Bacterial gene networks and the cell cycle

Living cells need to be able to turn on and off the production of different proteins in response to changes in their internal and external environments. Proteins are produced from genes, and the expression of a particular gene can be regulated by protein 'transcription factors' which bind to the DNA and prevent or enhance gene expression. Genes may be regulated by complex networks of protein-protein and protein-DNA interactions involving positive or negative feedback loops. There has been much recent interest in the dynamical properties of these gene regulatory networks, and artificial networks have been constructed in the bacterium Escherichia coli which can function as oscillators or bistable switches. However, the bacterial cell is a highly complex environment. Not only is it densely packed with DNA and protein, but it is also strongly influenced by cell growth and division. E. coli is able to replicate itself as fast as every 20 minutes, and this is likely to have a profound effect on the physical environment inside the cell. Despite the obvious importance of such effects, no systematic study of the effect of growth on gene regulation has yet been carried out.

In this project, we have used a combination of computer simulations and wet lab experiments to predict the effects of changes in bacterial growth rate on various gene regulatory networks. The questions that we would like to address are: Are some regulatory networks more robust to changes in growth rate than others? What are the consequences of changes in growth rate for the functioning of different types of gene network?

On the simulation side, we have written codes to simulate a variety of different gene networks, including the effects of cell growth, DNA replication and cell division. This allows us to plot predicted gene expression, or the predicted 'noise' in gene expression, as a function of growth rate. We have produced both stochastic and deterministic versions of this code. Thus far, our results concern a 'constitutive' (unregulated) gene network and networks in which one gene represses another ('A represses B'), or one gene represses itself ('autorepressor').

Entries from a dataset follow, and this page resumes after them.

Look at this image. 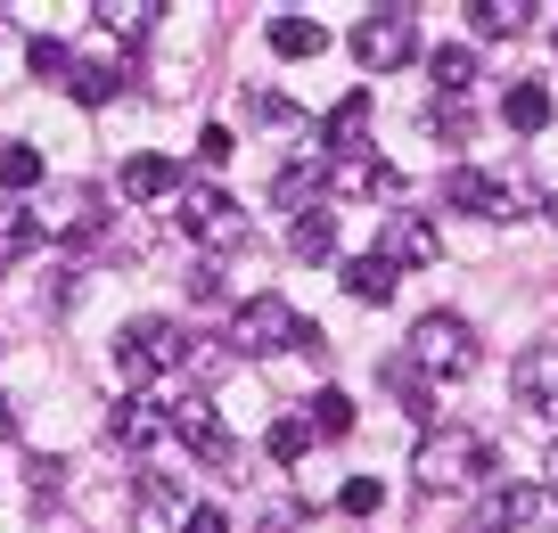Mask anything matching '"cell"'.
<instances>
[{
  "label": "cell",
  "instance_id": "cell-1",
  "mask_svg": "<svg viewBox=\"0 0 558 533\" xmlns=\"http://www.w3.org/2000/svg\"><path fill=\"white\" fill-rule=\"evenodd\" d=\"M230 353H239V362H271V353H329V344H320V328L304 320L296 304H288V295H246L239 312H230Z\"/></svg>",
  "mask_w": 558,
  "mask_h": 533
},
{
  "label": "cell",
  "instance_id": "cell-2",
  "mask_svg": "<svg viewBox=\"0 0 558 533\" xmlns=\"http://www.w3.org/2000/svg\"><path fill=\"white\" fill-rule=\"evenodd\" d=\"M485 476H501V451L485 444V435H469V427H427V444H418V484L427 493H460V484H485Z\"/></svg>",
  "mask_w": 558,
  "mask_h": 533
},
{
  "label": "cell",
  "instance_id": "cell-3",
  "mask_svg": "<svg viewBox=\"0 0 558 533\" xmlns=\"http://www.w3.org/2000/svg\"><path fill=\"white\" fill-rule=\"evenodd\" d=\"M173 222L190 230L197 246H214V255H246V214L230 190H214V181H181L173 190Z\"/></svg>",
  "mask_w": 558,
  "mask_h": 533
},
{
  "label": "cell",
  "instance_id": "cell-4",
  "mask_svg": "<svg viewBox=\"0 0 558 533\" xmlns=\"http://www.w3.org/2000/svg\"><path fill=\"white\" fill-rule=\"evenodd\" d=\"M181 328L157 320V312H140V320L116 328V378L132 386V395H148V378H165V370H181Z\"/></svg>",
  "mask_w": 558,
  "mask_h": 533
},
{
  "label": "cell",
  "instance_id": "cell-5",
  "mask_svg": "<svg viewBox=\"0 0 558 533\" xmlns=\"http://www.w3.org/2000/svg\"><path fill=\"white\" fill-rule=\"evenodd\" d=\"M476 362L485 353H476V328L460 312H418L411 320V370L418 378H469Z\"/></svg>",
  "mask_w": 558,
  "mask_h": 533
},
{
  "label": "cell",
  "instance_id": "cell-6",
  "mask_svg": "<svg viewBox=\"0 0 558 533\" xmlns=\"http://www.w3.org/2000/svg\"><path fill=\"white\" fill-rule=\"evenodd\" d=\"M485 533H558V484H493Z\"/></svg>",
  "mask_w": 558,
  "mask_h": 533
},
{
  "label": "cell",
  "instance_id": "cell-7",
  "mask_svg": "<svg viewBox=\"0 0 558 533\" xmlns=\"http://www.w3.org/2000/svg\"><path fill=\"white\" fill-rule=\"evenodd\" d=\"M411 50H418V17L411 9H369V17L353 25V58H362L369 74H395Z\"/></svg>",
  "mask_w": 558,
  "mask_h": 533
},
{
  "label": "cell",
  "instance_id": "cell-8",
  "mask_svg": "<svg viewBox=\"0 0 558 533\" xmlns=\"http://www.w3.org/2000/svg\"><path fill=\"white\" fill-rule=\"evenodd\" d=\"M165 419H173V435H181L206 468H230V427L214 419V395H206V386H197V395H181V402H165Z\"/></svg>",
  "mask_w": 558,
  "mask_h": 533
},
{
  "label": "cell",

On the experimental side, we have investigated different ways of changing the growth rate of E. coli and have started to build a chemostat. This is a vessel in which bacteria can be grown with constant inflow and outflow of nutrients, maintaining a steady state. We have made initial measurements using a bacterial strain previously used to measure 'noise' in gene expression. In this strain, two constitutive genes are inserted onto the chromosome, one encoding yellow fluorescent protein and the other cyan fluorescent protein. By measuring the correlations between yellow and cyan fluorescence intensities, one can deduce the contributions to the variation between cells ('noise') due to intrinsic fluctuations in gene expression, and due to external factors.

We plan to measure these contributions as a function of growth rate. Population heterogeneity among bacteria is very important in antibiotic and stress resistance, pathogenicity and biofilm formation, so these results should be industrially and clinically relevant as well as leading to fundamental understanding of the way that gene expression is affected by changes in the physiology of the cell.